Four American unmanned aerial vehicle operators in Afghanistan provided these details and others about their daily work in a recent conversation on Reddit, a massive online messaging board. The pilots participated in an "Ask Me Anything" session Jan. 30, answering netizens' questions under the handle throwaway_predator. The pilots sometimes tagged their answers with a single initial, such as S or J. At other times, they posted answers seemingly as a group, without any tags.
"We feel there is a big disconnect when it comes to UAVs and the general public," the group wrote in one untagged post.
As with all Ask Me Anything events, Reddit moderators worked to verify the answerers' identities. Reddit has hosted many verified, high-profile Ask Me Anything sessions, including one with President Barack Obama during his re-election campaign. It's unclear to what extent moderators were able to check on those behind throwaway_predator, however. "It's hard to figure out a way to verify, even to the mods, when all of our equipment is secret," the group wrote. "We are working on it." [SEE ALSO: How to Host Your Own 'Ask Me Anything' on Reddit]
Highlights from the discussion included the pilots' feelings about their work and a description of the training they need to get their jobs (peppered with questions from military folks wondering how to move over to drone operations).
"S" wrote that they undergo regular military intelligence classes and one month of intense training for a student license. An additional three months of training prepares "smarter and luckier" students to fly Predator drones, the main robotic aircraft used to target terrorists in Afghanistan and Pakistan, "J" wrote.

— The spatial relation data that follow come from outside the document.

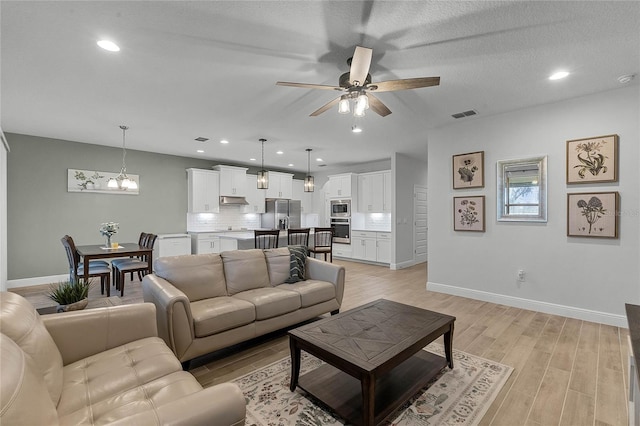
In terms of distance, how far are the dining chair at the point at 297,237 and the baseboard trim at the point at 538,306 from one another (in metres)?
2.38

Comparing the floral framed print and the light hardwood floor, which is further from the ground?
the floral framed print

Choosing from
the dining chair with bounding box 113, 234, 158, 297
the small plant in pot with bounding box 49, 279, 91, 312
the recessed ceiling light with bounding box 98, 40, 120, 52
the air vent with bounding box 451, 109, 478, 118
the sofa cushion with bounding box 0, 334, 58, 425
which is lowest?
the dining chair with bounding box 113, 234, 158, 297

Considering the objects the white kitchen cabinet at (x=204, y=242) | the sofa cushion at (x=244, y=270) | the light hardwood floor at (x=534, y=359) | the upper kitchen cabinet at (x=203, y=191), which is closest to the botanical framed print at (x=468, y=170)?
the light hardwood floor at (x=534, y=359)

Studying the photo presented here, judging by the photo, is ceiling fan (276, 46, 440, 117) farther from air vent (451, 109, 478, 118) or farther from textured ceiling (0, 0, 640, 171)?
air vent (451, 109, 478, 118)

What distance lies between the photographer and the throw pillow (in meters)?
3.59

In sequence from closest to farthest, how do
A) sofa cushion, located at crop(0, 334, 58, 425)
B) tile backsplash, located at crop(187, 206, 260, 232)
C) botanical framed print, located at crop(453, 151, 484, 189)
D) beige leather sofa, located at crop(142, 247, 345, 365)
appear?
sofa cushion, located at crop(0, 334, 58, 425) < beige leather sofa, located at crop(142, 247, 345, 365) < botanical framed print, located at crop(453, 151, 484, 189) < tile backsplash, located at crop(187, 206, 260, 232)

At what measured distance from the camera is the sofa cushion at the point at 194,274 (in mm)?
2828

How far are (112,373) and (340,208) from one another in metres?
7.13

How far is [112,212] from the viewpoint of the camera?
6.10 meters

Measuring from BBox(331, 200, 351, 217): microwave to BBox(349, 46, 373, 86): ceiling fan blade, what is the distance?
596 centimetres

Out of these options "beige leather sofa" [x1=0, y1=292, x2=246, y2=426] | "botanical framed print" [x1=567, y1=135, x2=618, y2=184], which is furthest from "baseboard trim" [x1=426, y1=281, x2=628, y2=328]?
"beige leather sofa" [x1=0, y1=292, x2=246, y2=426]

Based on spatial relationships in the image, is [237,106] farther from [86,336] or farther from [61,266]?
[61,266]

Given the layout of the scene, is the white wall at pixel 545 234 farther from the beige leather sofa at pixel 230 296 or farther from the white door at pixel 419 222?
the white door at pixel 419 222

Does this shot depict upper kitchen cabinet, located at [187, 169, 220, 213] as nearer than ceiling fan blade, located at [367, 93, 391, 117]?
No
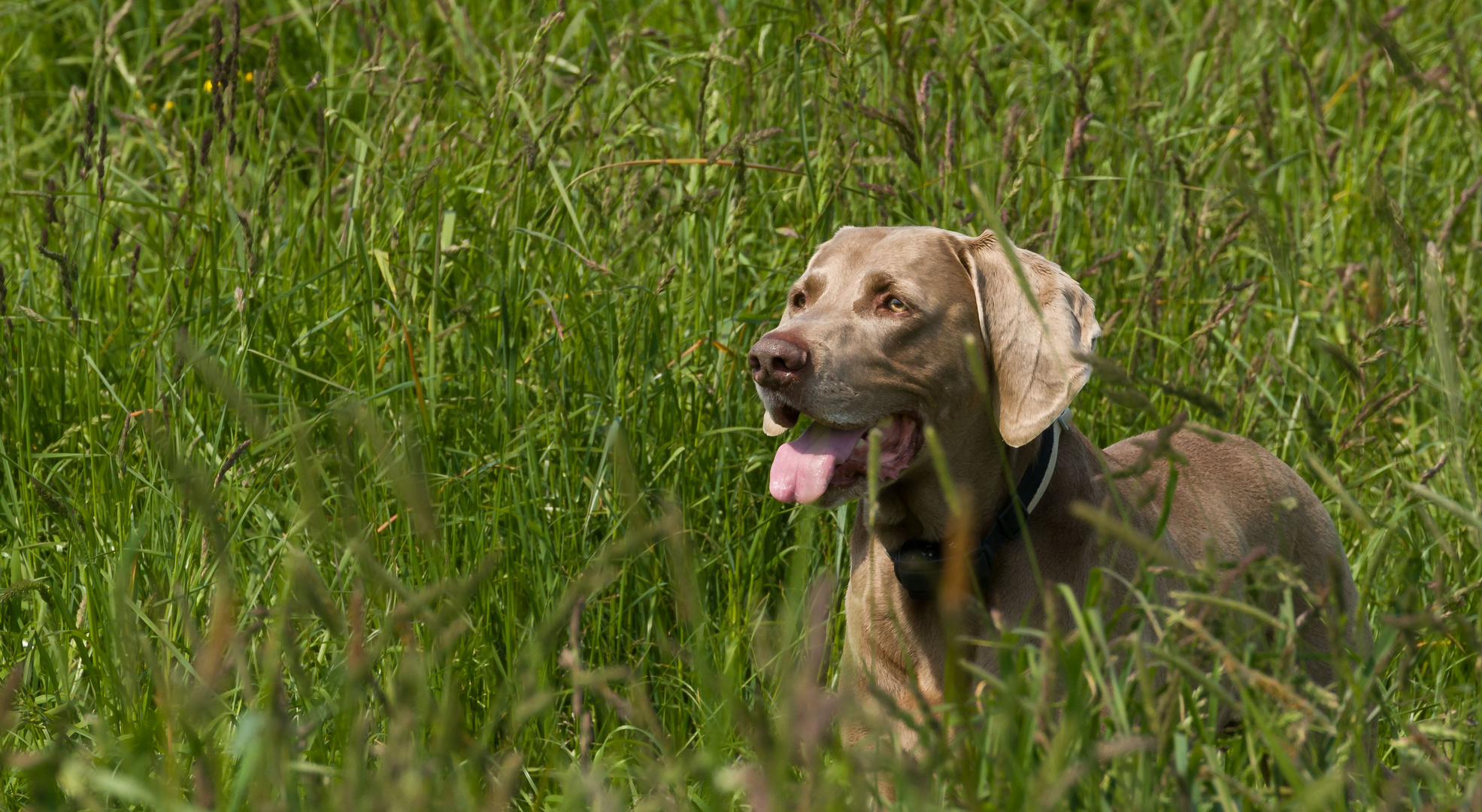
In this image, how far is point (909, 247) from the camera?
2.71 metres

The pilots aren't bothered by their job, but they do take it seriously. "We understand that the lives we see in the screens are as real as our own," read one post, tagged as W. Other Americans on the ground are more important to the pilots than "the bad guy," however.

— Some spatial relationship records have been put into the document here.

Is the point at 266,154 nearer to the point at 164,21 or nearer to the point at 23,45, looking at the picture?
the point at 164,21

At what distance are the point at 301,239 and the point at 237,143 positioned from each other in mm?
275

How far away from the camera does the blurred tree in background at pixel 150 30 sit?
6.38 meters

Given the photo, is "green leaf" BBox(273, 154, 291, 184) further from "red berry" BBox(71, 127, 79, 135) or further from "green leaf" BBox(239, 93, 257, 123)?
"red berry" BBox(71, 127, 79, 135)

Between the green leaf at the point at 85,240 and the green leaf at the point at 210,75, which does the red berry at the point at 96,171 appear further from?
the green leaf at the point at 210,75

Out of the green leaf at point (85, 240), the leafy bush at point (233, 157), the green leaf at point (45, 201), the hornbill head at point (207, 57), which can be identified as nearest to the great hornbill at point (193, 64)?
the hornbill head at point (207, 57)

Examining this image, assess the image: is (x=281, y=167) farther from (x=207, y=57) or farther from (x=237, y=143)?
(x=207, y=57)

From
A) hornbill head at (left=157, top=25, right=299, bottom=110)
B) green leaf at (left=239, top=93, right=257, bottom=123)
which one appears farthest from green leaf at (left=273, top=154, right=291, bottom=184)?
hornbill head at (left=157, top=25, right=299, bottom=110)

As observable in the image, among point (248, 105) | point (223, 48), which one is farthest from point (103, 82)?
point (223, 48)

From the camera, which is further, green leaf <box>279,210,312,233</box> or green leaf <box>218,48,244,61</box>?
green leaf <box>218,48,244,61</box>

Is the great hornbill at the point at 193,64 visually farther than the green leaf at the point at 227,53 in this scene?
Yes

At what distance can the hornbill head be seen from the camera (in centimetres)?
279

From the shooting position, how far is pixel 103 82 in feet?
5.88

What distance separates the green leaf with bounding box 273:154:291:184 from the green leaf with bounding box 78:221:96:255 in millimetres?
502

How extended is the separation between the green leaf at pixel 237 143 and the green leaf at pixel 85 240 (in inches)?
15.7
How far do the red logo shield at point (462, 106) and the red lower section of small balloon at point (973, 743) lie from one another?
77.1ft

"I will protect my 'brothers', friendlies in every way possible," J wrote.
The pilots emphasized that "double tap" strikes — during which a second bomb falls after a first one, killing those who have come to help the victims of the first weapon — are illegal. They did not directly address one Reddit user's question about creating fear in civilians who aren't targets, but may become collateral damage.
"Why be scared or if you've done nothing wrong?" they wrote. Several studies have found innocent people do die in drone strikes, although they vary widely in their reporting of the proportion of deaths.
"It is a very sad thing to hear about tragedies such as these. We will take all civilian life into consideration when we carry on a mission," S wrote in response to one Reddit user who linked to a news story about double-tap kills along with the question, "Baby killers, how many babies have you killed today?"
"War as existed for many years and collateral damage is definitely not something to be proud of. We are just happy knowing that you are safe back home and you still have the freedom to voice your opinion," S wrote.